12 jul. 2009

Por el sendero de la luz y la memoria.

A lo largo de nuestra vida nos cruzamos con personas que dejan marca en nuestras existencias con sus enseñanzas y transforman o ayudan a construir la manera en que nos enfrentamos al mundo. Una de esas personas fue Enrique Santoyo mi maestro de fotografía, él fue el responsable de acercarme a los escritos de Fontcuberta, Baudrillard, Umberto Eco, la filosofía del instante decisivo de Cartier-Bressony la de la imposibilidad de una mirada inocente ante cualquier imagen de Serge Tisseron.

Todo aquello me detonó el interés sobre los fenómenos de la fotoquímica y la imagen, los cuales antes de internarme en el mundo de la restauración, se antojaban con una naturaleza alquímica. De cierta forma Santoyo también es parcialmente responsable de que mi vida profesional virara su rumbo hacia los caminos de los burladores de Chronos , pues también cultivó el interés en la historia del desarrollo de los soportes fotográficos.

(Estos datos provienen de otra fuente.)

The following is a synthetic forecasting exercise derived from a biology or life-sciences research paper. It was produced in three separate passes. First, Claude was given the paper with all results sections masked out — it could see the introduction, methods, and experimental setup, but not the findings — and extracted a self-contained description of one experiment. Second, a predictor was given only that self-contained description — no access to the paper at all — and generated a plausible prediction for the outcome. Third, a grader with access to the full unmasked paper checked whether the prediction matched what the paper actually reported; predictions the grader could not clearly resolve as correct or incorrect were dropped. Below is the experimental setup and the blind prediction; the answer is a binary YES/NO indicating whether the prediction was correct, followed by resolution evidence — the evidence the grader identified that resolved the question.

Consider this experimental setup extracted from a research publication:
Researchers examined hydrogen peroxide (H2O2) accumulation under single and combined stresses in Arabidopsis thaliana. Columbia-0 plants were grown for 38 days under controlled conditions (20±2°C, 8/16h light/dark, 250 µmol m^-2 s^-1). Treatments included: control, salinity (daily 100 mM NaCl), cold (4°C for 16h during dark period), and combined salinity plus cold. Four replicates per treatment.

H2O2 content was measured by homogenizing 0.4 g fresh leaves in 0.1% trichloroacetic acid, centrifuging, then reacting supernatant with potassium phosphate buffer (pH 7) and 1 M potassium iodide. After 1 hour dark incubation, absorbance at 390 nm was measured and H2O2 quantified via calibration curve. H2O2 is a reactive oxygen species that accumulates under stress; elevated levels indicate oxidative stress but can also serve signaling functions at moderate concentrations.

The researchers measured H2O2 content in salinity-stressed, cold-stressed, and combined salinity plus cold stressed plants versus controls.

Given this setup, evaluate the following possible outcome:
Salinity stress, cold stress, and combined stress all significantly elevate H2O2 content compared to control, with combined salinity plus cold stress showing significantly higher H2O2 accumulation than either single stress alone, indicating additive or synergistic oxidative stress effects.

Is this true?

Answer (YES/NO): NO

La fotografía aparece oficialmente en la línea del tiempo a principios del siglo XIX, un siglo que se caracteriza por estar obsesionado por encontrar una verdad objetiva y absoluta, por el supuesto triunfo de la razón y la ciencia sobre el velo de la idolatría religiosa, la magia y la superstición, el siglo aquel en que un alemán mató a Dios (que ya se había tragado a otros dioses que lo precedieron) para dejarle el camino libre al hombre para sentirse pantocrátor.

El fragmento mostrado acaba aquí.